A prosecutor called Anthony Morgan’s crime “a case study in how illegal guns flood” Chicago and “terrorize our community.”
The 32-year-old Chicago man illegally bought at least seven guns for his gang from someone in New Mexico. Then, a little more than a month after his purchase of the fifth, that gun was used in the brutal, execution-style killing of 9-year-old Tyshawn Lee.
Now, U.S. District Judge Charles Norgle has sentenced Morgan to four years in prison after Morgan pleaded guilty to a technical gun crime. That charge carried a maximum five-year prison sentence, and federal sentencing guidelines would have put Morgan behind bars for closer to two years or so.
But Assistant U.S. Attorney James Durkin said the charge “does not capture the full extent and horror” of Morgan’s crime and he argued for the maximum sentence Tuesday.
“Those guns left a trail of carnage in this community,” Durkin wrote in a court memo filed last week. “Three are tied in shootings in Chicago, two were used in homicides, and one was used in the targeted murder of 9-year-old Tyshawn Lee.”
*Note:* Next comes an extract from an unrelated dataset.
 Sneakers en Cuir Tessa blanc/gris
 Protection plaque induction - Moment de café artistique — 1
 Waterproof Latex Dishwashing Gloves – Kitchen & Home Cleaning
Morgan’s brother, Corey Morgan, is charged along with two others in the boy’s murder. They are expected to go to trial next month.
Before he was sentenced, Anthony Morgan apologized to the judge. He said, “I knew that it wasn’t right,” and he acknowledged that “friends” and “brothers” had access to guns in his home.
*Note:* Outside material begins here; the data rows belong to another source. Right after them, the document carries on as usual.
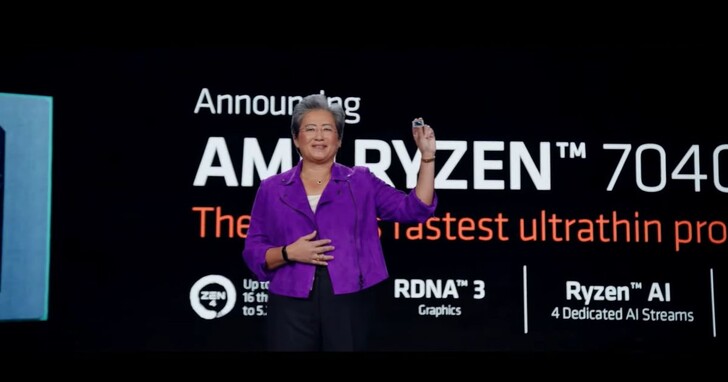 【CES 2023】AMD CEO蘇姿丰主題演講，發表多款全新行動、遊戲和AI晶片
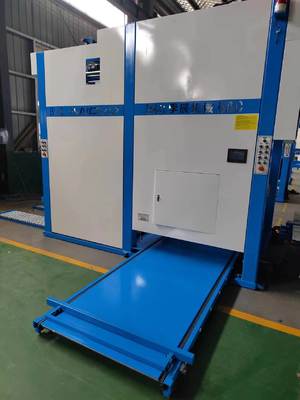 Auto Flip Flop Stacker Machine designed to improve corrugated cardboard production by automating paper counting turning and stacking processes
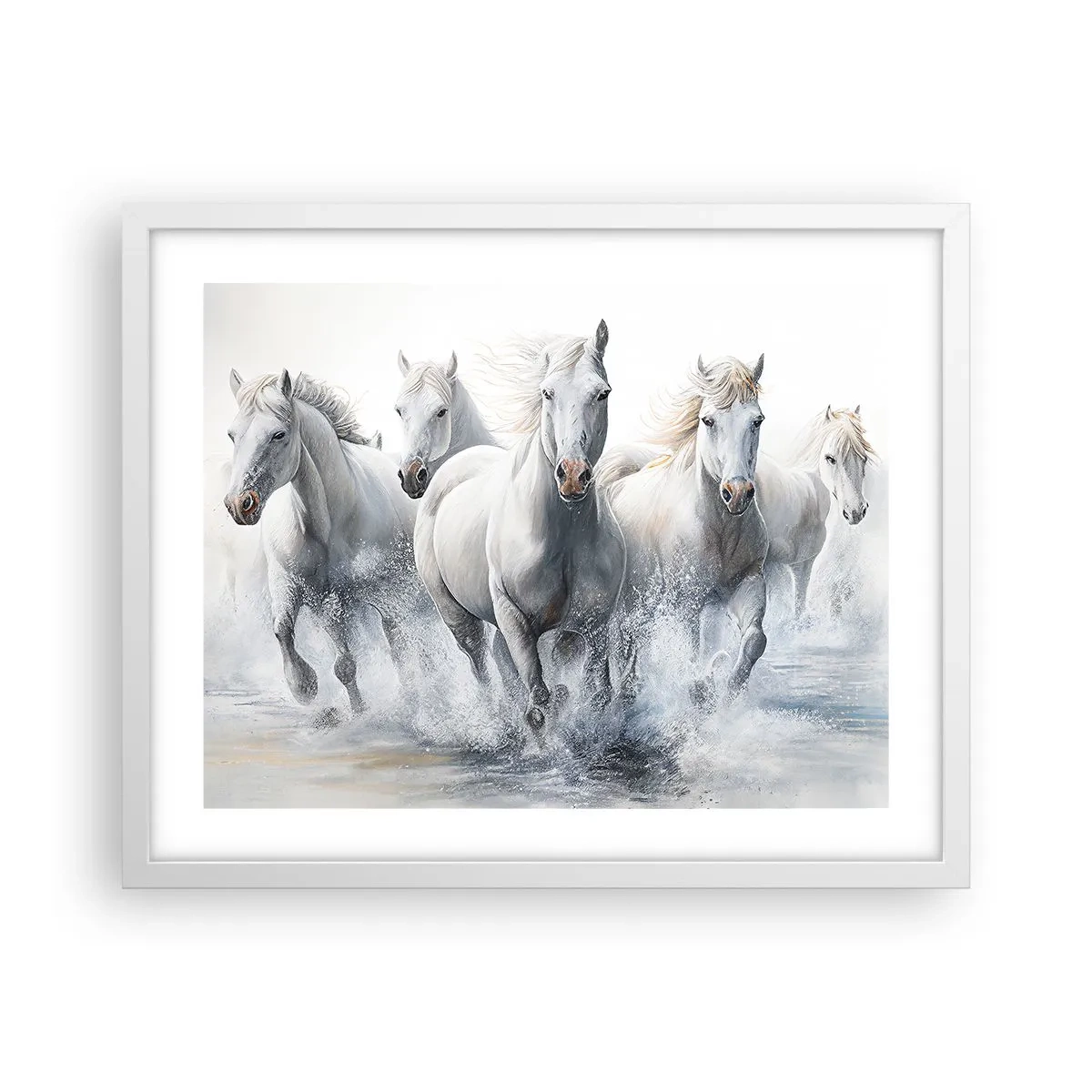Affiche dans un cadre blanc - Poster - Magie blanche - 50x40 cm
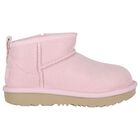 Younger Girls Pink Classic Ultra Mini Suede Boots, 2, hi-res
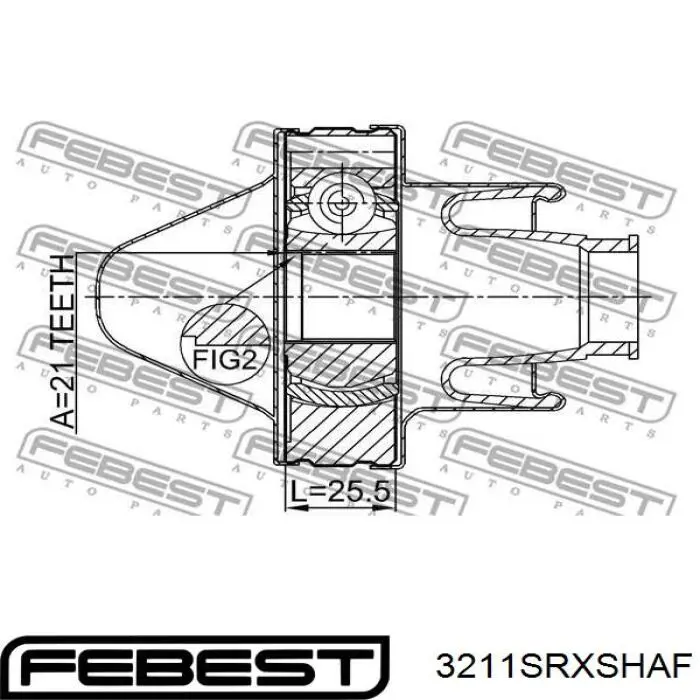 Купить 3211SRXSHAF Febest 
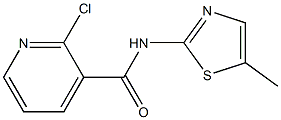 2-chloro-N-(5-methyl-1,3-thiazol-2-yl)pyridine-3-carboxamide 结构式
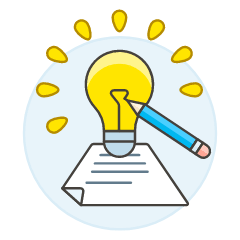 Lightbulb Idea Illustration from UX Colors Set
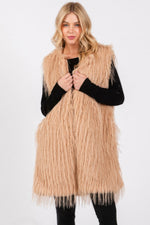 Faux Fur Pocket Vest - Farnelli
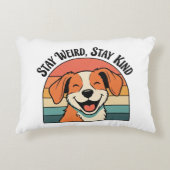 Retro Dog Kindness Quote Rectangular Pillow アクセントクッション (正面)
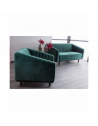 Fauteuil en velours - Asprey - L 83 cm x H 78 cm - Vert royal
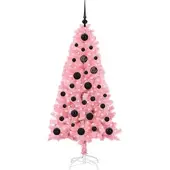 vidaXL Weihnachtsbaum Rosa 150 cm PVC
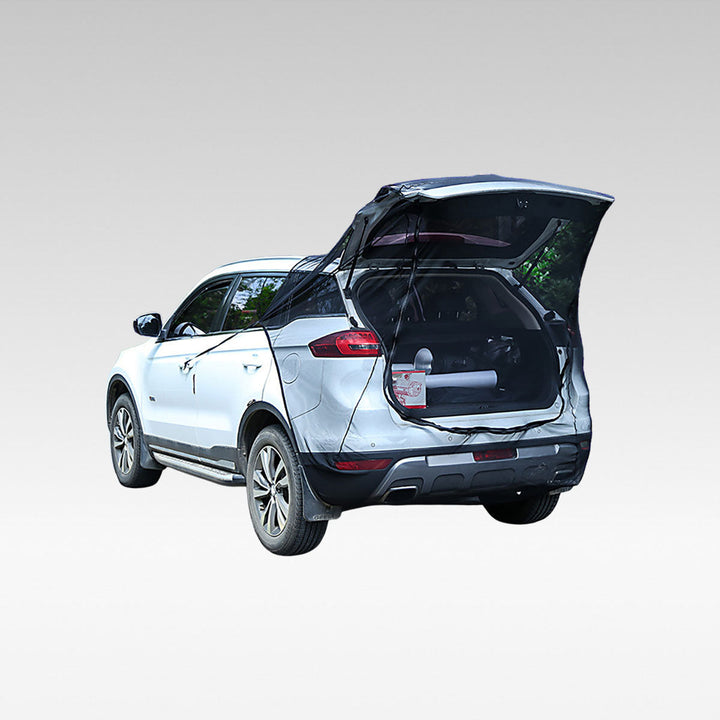 Unisex car camping trunk mosquito net for SUVs & RVs, providing insect protection for outdoor adventures.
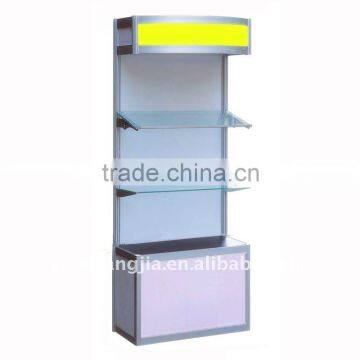 Portable aluminum display stand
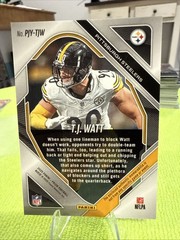 2025 Panini Prizm – Premier Jerseys T.J. Watt #PJY-TJW Pink Prizm (MEM)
That wasn’t good enough for Norgle.
“This is a total failure to accept the reality of the situation,” Norgle said, ultimately forcing Morgan to admit his “friends” and “brothers” were actually gang members.
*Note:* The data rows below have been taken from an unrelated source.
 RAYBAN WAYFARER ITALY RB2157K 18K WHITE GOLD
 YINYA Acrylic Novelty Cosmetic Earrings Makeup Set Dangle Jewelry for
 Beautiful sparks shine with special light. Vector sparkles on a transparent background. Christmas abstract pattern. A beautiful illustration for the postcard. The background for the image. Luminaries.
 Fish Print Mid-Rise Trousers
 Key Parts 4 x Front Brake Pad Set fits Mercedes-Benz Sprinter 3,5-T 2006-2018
Morgan answered the judge’s questions while family members looked on in the courtroom at the Dirksen Federal Courthouse. Also in the gallery was Bureau of Alcohol, Tobacco, Firearms and Explosives Special Agent Craig Fries, the case agent.
In his January plea agreement, Morgan admitted he paid an unnamed associate in New Mexico for the guns using Walmart money transfers. That person would ship the guns to Morgan through the mail.
But first, Durkin told the judge, the person in New Mexico would go to the store and call Morgan to tell him what kind of guns were available in his price range.
Authorities linked one of the guns Morgan purchased to an April 19, 2015, shooting that wounded three people. Chicago police found another one on Jan. 8, 2016, at the scene of a homicide on the North Side.
But Morgan also crucially purchased two guns on Sept. 24, 2015. His brother, Tracey, was murdered a little more than two weeks later in a shooting that also injured his mother. A rival street gang was suspected in the shooting, and it counted among its ranks Tyshawn’s father.
For revenge, Corey Morgan declared he “was going to kill grandmas, mamas, kids and all,” according to prosecutors.
Twenty days later, Tyshawn was playing on a swing at Dawes Park near his grandmother’s home when someone walked up to him and lured him away with promises to buy him things at a store.
The fourth grader, carrying his basketball, followed that person into an alley and was shot in the temple.
Police wouldn’t find the gun used in Tyshawn’s murder until April 2017. But when Corey Morgan was arrested for Tyshawn’s murder Nov. 16, 2015, the feds say he had yet another gun — one also purchased illegally by Anthony Morgan.